Source material:
Segment Open

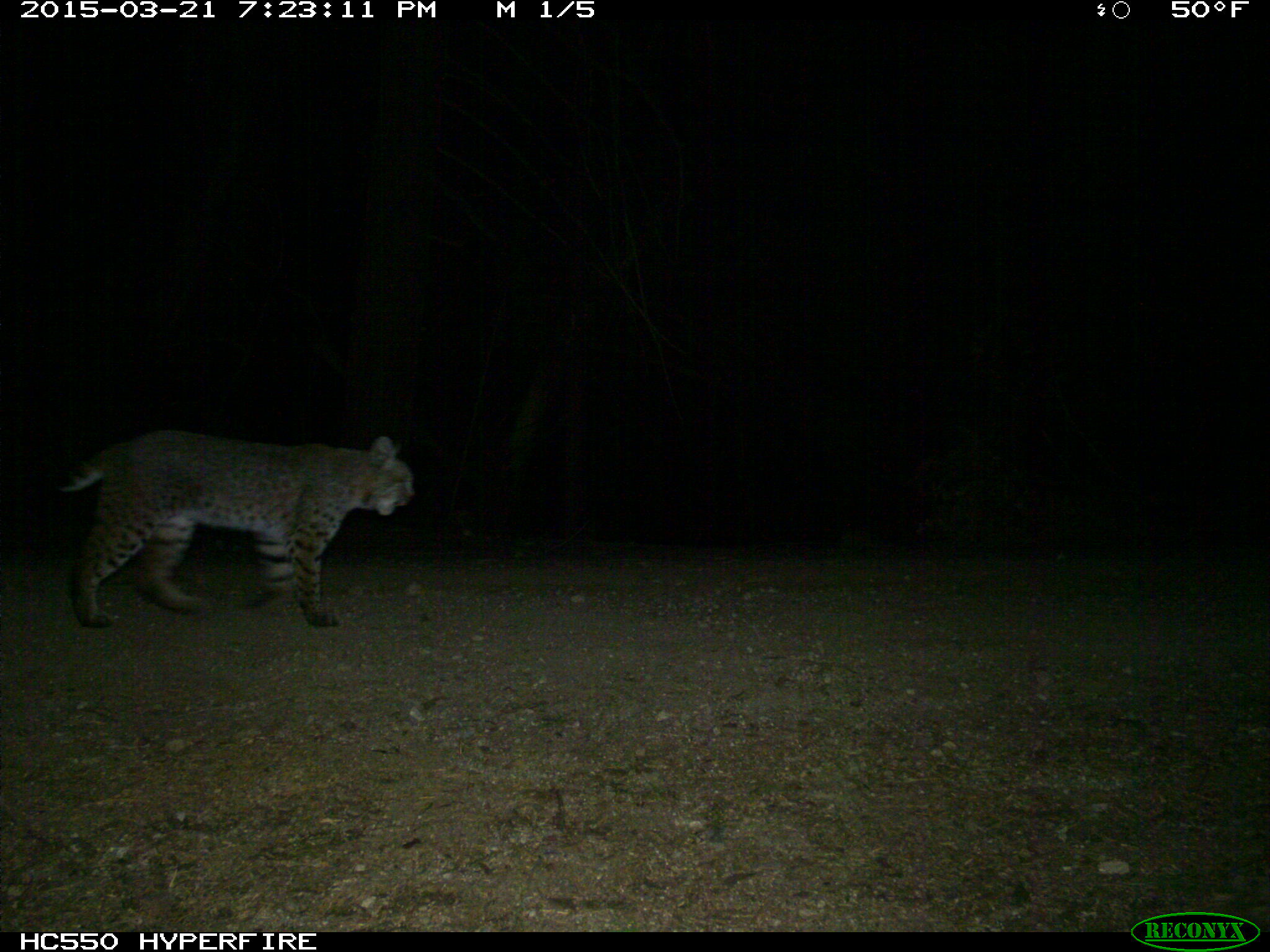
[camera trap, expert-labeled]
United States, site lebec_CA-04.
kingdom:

Segment Closed

Task: An unchanged copy of the data, images excluded, is all that should be given.

Output of the task:
[camera trap, expert-labeled]
United States, site lebec_CA-04.
kingdom:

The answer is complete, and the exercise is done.